Kevin Loch kloch at hotnic.net
Fri May 13 13:39:34 EDT 2005


Glenn Wiltse wrote:
>    I have heard people desribe a end site as anything from a
> business to a person. Which leaves alot of room for confusion
> as to what is right. I beleive some people even consider that
> possibly a phone or other device could be considered a 'end site'
> and therefore deserving of a /48. 

Phones and devices are not capable of entering into business
relationships (at least here in Virginia), so the entity with
the business relationship with the ISP would not qualify for an
additional /48 after they assigned it to the device.  If the
entity was an ISP they could assign a /48 to their own device(s) in each
POP under current policy, but that's it.

> 
>   The other deffintion of importance here is ISP/LIR... I think
> one could easily argue that a university such as lets say Columbia
> is a ISR. (Or maybe MSU, UofM, WSU, etc...)  Columbia University
> was indeed given a /32 by ARIN. I'm not sure how they justified this
> this direct allocation from ARIN. However it clearly was done.
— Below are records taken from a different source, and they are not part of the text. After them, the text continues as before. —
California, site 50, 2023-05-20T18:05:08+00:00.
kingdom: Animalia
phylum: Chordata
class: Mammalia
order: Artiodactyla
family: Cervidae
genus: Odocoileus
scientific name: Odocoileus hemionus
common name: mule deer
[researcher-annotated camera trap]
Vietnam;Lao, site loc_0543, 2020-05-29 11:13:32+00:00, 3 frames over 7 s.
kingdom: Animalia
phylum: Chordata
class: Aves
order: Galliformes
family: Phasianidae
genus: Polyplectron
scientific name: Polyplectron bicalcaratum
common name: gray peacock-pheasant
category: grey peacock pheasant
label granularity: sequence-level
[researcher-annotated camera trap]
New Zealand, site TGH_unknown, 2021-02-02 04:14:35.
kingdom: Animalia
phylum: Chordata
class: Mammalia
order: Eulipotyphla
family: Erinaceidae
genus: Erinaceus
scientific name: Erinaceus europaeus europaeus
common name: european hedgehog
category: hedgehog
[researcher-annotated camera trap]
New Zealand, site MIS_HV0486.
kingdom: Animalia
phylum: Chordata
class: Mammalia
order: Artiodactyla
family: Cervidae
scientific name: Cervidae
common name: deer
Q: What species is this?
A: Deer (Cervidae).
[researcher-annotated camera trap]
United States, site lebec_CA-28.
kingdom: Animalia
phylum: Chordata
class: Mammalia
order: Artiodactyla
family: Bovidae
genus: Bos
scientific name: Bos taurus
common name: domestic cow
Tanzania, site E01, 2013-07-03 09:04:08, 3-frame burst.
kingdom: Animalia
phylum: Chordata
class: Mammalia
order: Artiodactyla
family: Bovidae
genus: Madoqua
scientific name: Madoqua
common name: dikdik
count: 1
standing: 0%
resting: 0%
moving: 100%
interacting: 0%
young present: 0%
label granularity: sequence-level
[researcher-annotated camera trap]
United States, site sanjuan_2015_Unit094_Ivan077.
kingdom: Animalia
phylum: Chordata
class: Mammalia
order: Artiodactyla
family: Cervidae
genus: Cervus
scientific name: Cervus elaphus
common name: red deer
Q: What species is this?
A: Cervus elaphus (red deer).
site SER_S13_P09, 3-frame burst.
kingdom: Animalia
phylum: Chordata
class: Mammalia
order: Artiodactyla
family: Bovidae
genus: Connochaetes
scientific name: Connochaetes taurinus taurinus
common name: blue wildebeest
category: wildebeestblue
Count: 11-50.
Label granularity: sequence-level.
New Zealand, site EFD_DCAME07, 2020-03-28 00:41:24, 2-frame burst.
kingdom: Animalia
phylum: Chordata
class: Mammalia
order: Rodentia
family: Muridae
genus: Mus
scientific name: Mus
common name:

Most if not all universities could easily qualify for a /32 from ARIN
under current policy.

>   Anyway, back to my point... The bottom line seems to be how you define a
> ISP and/or a End Site. Untill people can agree on these types of
> diffintions, the current ARIN policy is very nebulous at best. 

I think the definitions are very clear.  They are also very liberal
which causes confusion when people try to project limitations into
them that aren't there.

If we don't want universities to be able to assign a /48 to each student
the policy needs to be changed to reflect that.  I don't see how we can
do that without singling out "university students".